>> start Page

# Afternoon Squirrel Hunt



## sljones (Jan 14, 2017)

What a great afternoon of fellowship during a good ole South Ga squirrel hunt with Dr. Steven Grantham, Dr. Jim Rahn and Hunter, Troy E. Spires and Graham Spires, and Lee Mathis. Extremely hot on the dogs but as usual, they hunted their hearts out, worked through the heat and found the game. These guys were awesome shots and were knocking them out for the dogs. Gave a coon a pass. Put 34 on the tailgate in 3 1/2 hours. Great job by all.


----------



## king killer delete (Jan 14, 2017)

Great hunt. I love to hunt those guys. Bout I have never hunted with a dog. Really great hunt.


----------



## pine floor (Jan 15, 2017)

Man, yall put the smackdown on them squirrels.

>> end Page
>> start Data

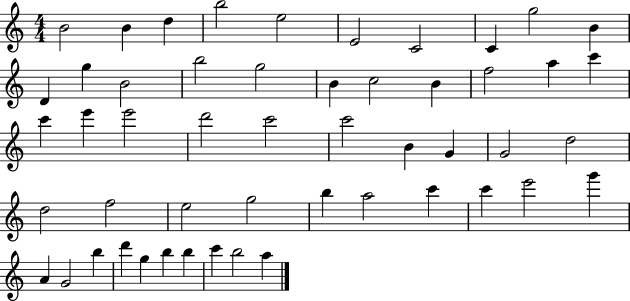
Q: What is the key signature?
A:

>> end Data

:: Required actions ::
**a.** Please write out the stretch of the squirrel hunt thread from "Great hunt. I" through "on them squirrels.".
**b.** In the squirrel hunt thread, how many squirrels went on the tailgate, and over how much time?
**c.** Summarize the squirrel hunt thread in two sentences.

:: Written answers ::
**a.**
Great hunt. I love to hunt those guys. Bout I have never hunted with a dog. Really great hunt.


----------



## pine floor (Jan 15, 2017)

Man, yall put the smackdown on them squirrels.

**b.** 34 squirrels in 3 1/2 hours.

**c.** The opening post describes an afternoon squirrel hunt in South Georgia with a group of named companions, where the dogs worked through extreme heat, a coon was given a pass, and the hunters put 34 squirrels on the tailgate in 3 1/2 hours. Two replies praise the hunt, one calling it a great hunt and the other saying the group put the smackdown on the squirrels.